» Task objective
Output every line of the collected data below as a numbered list, leaving out the blank lines.

» Collected data
* BEGIN *

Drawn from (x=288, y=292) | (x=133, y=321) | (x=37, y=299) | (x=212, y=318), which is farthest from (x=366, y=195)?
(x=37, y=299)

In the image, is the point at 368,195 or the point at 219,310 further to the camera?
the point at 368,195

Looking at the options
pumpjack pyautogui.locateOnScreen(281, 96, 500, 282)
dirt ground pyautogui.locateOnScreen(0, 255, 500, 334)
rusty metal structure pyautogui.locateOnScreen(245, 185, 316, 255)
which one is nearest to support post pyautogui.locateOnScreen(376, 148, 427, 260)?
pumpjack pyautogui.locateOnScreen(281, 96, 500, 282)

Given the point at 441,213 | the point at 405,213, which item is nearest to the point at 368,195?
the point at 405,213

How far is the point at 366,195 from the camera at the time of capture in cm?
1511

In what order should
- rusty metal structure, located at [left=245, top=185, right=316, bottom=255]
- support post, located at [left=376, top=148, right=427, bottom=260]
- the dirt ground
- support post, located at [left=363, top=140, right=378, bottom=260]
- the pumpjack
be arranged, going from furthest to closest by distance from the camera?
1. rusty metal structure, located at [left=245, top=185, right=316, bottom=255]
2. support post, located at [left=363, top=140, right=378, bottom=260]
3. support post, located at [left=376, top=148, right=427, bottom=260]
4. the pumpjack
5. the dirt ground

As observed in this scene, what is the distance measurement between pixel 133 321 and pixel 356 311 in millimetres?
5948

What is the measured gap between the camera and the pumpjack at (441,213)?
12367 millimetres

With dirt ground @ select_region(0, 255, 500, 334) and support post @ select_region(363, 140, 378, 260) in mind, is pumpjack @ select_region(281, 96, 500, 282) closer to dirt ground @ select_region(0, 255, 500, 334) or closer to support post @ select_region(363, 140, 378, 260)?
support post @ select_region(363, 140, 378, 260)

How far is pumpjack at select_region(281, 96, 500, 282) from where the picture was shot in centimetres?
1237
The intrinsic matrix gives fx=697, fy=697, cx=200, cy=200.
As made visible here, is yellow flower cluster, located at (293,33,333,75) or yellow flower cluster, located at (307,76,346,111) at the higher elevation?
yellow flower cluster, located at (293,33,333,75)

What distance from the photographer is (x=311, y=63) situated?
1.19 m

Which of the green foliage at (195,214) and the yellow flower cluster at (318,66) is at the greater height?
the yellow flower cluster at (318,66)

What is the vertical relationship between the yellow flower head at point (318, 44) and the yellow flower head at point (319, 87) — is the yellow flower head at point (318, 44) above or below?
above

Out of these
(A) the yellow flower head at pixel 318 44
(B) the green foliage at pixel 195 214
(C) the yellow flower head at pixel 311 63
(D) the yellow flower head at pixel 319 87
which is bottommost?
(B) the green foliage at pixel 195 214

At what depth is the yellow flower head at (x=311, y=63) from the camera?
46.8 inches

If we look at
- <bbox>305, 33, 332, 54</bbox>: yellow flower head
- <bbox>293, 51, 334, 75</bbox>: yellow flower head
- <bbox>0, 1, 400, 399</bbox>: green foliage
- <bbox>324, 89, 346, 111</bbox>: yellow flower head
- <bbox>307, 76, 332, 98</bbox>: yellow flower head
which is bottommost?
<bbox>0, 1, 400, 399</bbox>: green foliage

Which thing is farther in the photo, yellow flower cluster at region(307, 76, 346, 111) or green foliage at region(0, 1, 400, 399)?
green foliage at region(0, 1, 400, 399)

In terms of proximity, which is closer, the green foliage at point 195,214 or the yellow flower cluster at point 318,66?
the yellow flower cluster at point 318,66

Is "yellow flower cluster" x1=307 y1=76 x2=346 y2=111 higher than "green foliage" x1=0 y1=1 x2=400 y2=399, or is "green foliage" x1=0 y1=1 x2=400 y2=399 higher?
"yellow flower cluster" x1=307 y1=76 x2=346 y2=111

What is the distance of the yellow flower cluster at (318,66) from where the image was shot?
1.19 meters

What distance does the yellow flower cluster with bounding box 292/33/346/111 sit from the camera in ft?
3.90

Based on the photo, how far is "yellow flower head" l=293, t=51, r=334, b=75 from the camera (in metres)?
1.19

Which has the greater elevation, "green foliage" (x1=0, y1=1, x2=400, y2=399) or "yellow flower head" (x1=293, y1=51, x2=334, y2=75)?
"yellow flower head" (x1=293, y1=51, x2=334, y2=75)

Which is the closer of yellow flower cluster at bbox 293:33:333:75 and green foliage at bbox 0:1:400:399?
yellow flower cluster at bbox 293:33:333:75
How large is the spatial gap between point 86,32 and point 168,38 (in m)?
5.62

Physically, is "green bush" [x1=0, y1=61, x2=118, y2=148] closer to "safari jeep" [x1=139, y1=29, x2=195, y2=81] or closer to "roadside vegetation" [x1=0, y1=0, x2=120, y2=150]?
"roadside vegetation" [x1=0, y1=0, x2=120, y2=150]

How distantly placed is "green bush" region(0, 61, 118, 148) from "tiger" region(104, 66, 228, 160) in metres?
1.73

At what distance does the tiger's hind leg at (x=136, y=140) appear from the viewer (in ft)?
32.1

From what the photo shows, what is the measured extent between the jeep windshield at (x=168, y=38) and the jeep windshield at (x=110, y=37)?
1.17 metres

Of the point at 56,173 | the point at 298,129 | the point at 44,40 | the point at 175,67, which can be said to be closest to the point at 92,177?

* END *

» Final result
1. Drawn from (x=288, y=292) | (x=133, y=321) | (x=37, y=299) | (x=212, y=318), which is farthest from (x=366, y=195)?
2. (x=37, y=299)
3. In the image, is the point at 368,195 or the point at 219,310 further to the camera?
4. the point at 368,195
5. Looking at the options
6. pumpjack pyautogui.locateOnScreen(281, 96, 500, 282)
7. dirt ground pyautogui.locateOnScreen(0, 255, 500, 334)
8. rusty metal structure pyautogui.locateOnScreen(245, 185, 316, 255)
9. which one is nearest to support post pyautogui.locateOnScreen(376, 148, 427, 260)?
10. pumpjack pyautogui.locateOnScreen(281, 96, 500, 282)
11. Given the point at 441,213 | the point at 405,213, which item is nearest to the point at 368,195?
12. the point at 405,213
13. How far is the point at 366,195 from the camera at the time of capture in cm?
14. 1511
15. In what order should
16. - rusty metal structure, located at [left=245, top=185, right=316, bottom=255]
17. - support post, located at [left=376, top=148, right=427, bottom=260]
18. - the dirt ground
19. - support post, located at [left=363, top=140, right=378, bottom=260]
20. - the pumpjack
21. be arranged, going from furthest to closest by distance from the camera?
22. 1. rusty metal structure, located at [left=245, top=185, right=316, bottom=255]
23. 2. support post, located at [left=363, top=140, right=378, bottom=260]
24. 3. support post, located at [left=376, top=148, right=427, bottom=260]
25. 4. the pumpjack
26. 5. the dirt ground
27. As observed in this scene, what is the distance measurement between pixel 133 321 and pixel 356 311 in millimetres?
28. 5948
29. What is the measured gap between the camera and the pumpjack at (441,213)?
30. 12367 millimetres
31. With dirt ground @ select_region(0, 255, 500, 334) and support post @ select_region(363, 140, 378, 260) in mind, is pumpjack @ select_region(281, 96, 500, 282) closer to dirt ground @ select_region(0, 255, 500, 334) or closer to support post @ select_region(363, 140, 378, 260)?
32. support post @ select_region(363, 140, 378, 260)
33. How far is pumpjack at select_region(281, 96, 500, 282) from where the picture was shot in centimetres?
34. 1237
35. The intrinsic matrix gives fx=697, fy=697, cx=200, cy=200.
36. As made visible here, is yellow flower cluster, located at (293,33,333,75) or yellow flower cluster, located at (307,76,346,111) at the higher elevation?
37. yellow flower cluster, located at (293,33,333,75)
38. What distance from the photographer is (x=311, y=63) situated?
39. 1.19 m
40. Which of the green foliage at (195,214) and the yellow flower cluster at (318,66) is at the greater height?
41. the yellow flower cluster at (318,66)
42. What is the vertical relationship between the yellow flower head at point (318, 44) and the yellow flower head at point (319, 87) — is the yellow flower head at point (318, 44) above or below?
43. above
44. Out of these
45. (A) the yellow flower head at pixel 318 44
46. (B) the green foliage at pixel 195 214
47. (C) the yellow flower head at pixel 311 63
48. (D) the yellow flower head at pixel 319 87
49. which is bottommost?
50. (B) the green foliage at pixel 195 214
51. At what depth is the yellow flower head at (x=311, y=63) from the camera?
52. 46.8 inches
53. If we look at
54. - <bbox>305, 33, 332, 54</bbox>: yellow flower head
55. - <bbox>293, 51, 334, 75</bbox>: yellow flower head
56. - <bbox>0, 1, 400, 399</bbox>: green foliage
57. - <bbox>324, 89, 346, 111</bbox>: yellow flower head
58. - <bbox>307, 76, 332, 98</bbox>: yellow flower head
59. which is bottommost?
60. <bbox>0, 1, 400, 399</bbox>: green foliage
61. Which thing is farther in the photo, yellow flower cluster at region(307, 76, 346, 111) or green foliage at region(0, 1, 400, 399)?
62. green foliage at region(0, 1, 400, 399)
63. In terms of proximity, which is closer, the green foliage at point 195,214 or the yellow flower cluster at point 318,66?
64. the yellow flower cluster at point 318,66
65. Is "yellow flower cluster" x1=307 y1=76 x2=346 y2=111 higher than "green foliage" x1=0 y1=1 x2=400 y2=399, or is "green foliage" x1=0 y1=1 x2=400 y2=399 higher?
66. "yellow flower cluster" x1=307 y1=76 x2=346 y2=111
67. What is the distance of the yellow flower cluster at (318,66) from where the image was shot?
68. 1.19 meters
69. What distance does the yellow flower cluster with bounding box 292/33/346/111 sit from the camera in ft?
70. 3.90
71. Based on the photo, how far is "yellow flower head" l=293, t=51, r=334, b=75 from the camera (in metres)?
72. 1.19
73. Which has the greater elevation, "green foliage" (x1=0, y1=1, x2=400, y2=399) or "yellow flower head" (x1=293, y1=51, x2=334, y2=75)?
74. "yellow flower head" (x1=293, y1=51, x2=334, y2=75)
75. Which is the closer of yellow flower cluster at bbox 293:33:333:75 and green foliage at bbox 0:1:400:399?
76. yellow flower cluster at bbox 293:33:333:75
77. How large is the spatial gap between point 86,32 and point 168,38 (in m)?
78. 5.62
79. Physically, is "green bush" [x1=0, y1=61, x2=118, y2=148] closer to "safari jeep" [x1=139, y1=29, x2=195, y2=81] or closer to "roadside vegetation" [x1=0, y1=0, x2=120, y2=150]?
80. "roadside vegetation" [x1=0, y1=0, x2=120, y2=150]
81. How distantly placed is "green bush" region(0, 61, 118, 148) from "tiger" region(104, 66, 228, 160) in metres?
82. 1.73
83. At what distance does the tiger's hind leg at (x=136, y=140) appear from the viewer (in ft)?
84. 32.1
85. From what the photo shows, what is the measured extent between the jeep windshield at (x=168, y=38) and the jeep windshield at (x=110, y=37)?
86. 1.17 metres
87. Of the point at 56,173 | the point at 298,129 | the point at 44,40 | the point at 175,67, which can be said to be closest to the point at 92,177?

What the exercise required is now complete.